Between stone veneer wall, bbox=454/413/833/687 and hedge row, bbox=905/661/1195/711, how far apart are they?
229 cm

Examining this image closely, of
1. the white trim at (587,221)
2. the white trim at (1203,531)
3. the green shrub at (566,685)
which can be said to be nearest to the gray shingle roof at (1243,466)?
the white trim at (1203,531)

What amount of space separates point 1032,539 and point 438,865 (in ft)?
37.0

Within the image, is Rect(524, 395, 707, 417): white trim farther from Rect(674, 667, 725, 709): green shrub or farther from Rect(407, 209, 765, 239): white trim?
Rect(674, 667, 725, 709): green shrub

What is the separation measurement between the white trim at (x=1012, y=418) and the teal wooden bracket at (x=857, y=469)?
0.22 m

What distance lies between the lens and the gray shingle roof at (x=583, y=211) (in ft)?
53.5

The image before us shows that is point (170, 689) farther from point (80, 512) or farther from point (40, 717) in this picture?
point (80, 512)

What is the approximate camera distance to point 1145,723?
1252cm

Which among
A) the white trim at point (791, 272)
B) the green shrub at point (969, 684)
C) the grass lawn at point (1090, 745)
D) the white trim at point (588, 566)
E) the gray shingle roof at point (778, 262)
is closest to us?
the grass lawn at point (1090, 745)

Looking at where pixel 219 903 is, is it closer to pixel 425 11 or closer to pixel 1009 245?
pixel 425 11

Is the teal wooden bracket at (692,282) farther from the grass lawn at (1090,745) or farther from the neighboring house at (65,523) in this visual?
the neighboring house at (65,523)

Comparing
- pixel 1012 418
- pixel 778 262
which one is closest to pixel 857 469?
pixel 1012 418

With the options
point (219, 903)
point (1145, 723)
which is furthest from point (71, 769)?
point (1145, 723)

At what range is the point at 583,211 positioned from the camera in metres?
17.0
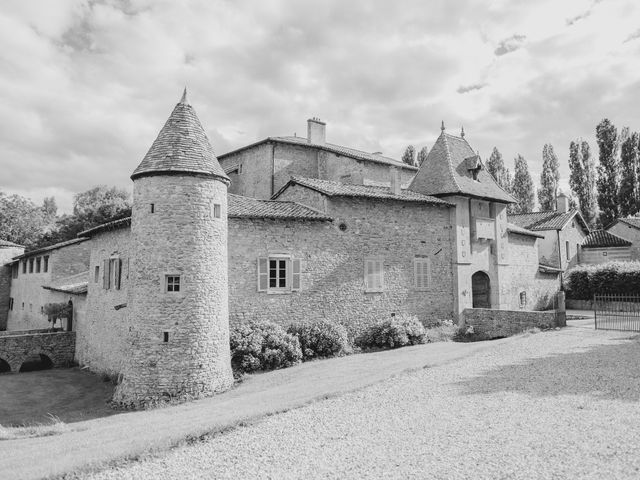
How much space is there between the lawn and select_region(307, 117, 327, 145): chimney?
755 inches

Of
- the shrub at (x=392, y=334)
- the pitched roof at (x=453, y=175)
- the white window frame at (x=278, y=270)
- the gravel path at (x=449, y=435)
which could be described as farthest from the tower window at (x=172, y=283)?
the pitched roof at (x=453, y=175)

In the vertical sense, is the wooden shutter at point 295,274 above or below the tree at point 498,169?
below

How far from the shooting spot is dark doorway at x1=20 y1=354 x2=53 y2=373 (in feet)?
79.4

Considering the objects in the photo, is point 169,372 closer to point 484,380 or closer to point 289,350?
point 289,350

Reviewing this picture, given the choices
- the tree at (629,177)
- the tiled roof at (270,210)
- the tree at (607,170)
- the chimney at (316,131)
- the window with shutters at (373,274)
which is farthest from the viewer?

# Task description:
Repeat the line containing "In the vertical" and all subsequent lines through the final line of the data, exactly and with no others.

# Answer to this exercise:
In the vertical sense, is the wooden shutter at point 295,274 above or below the tree at point 498,169?
below

How far from the shooting spot is dark doorway at x1=20 y1=354 x2=53 y2=373 (in feet)?
79.4

Considering the objects in the photo, is point 169,372 closer to point 484,380 or closer to point 289,350?
point 289,350

Reviewing this picture, given the choices
- the tree at (629,177)
- the tiled roof at (270,210)
- the tree at (607,170)
- the chimney at (316,131)
- the window with shutters at (373,274)
which is farthest from the viewer?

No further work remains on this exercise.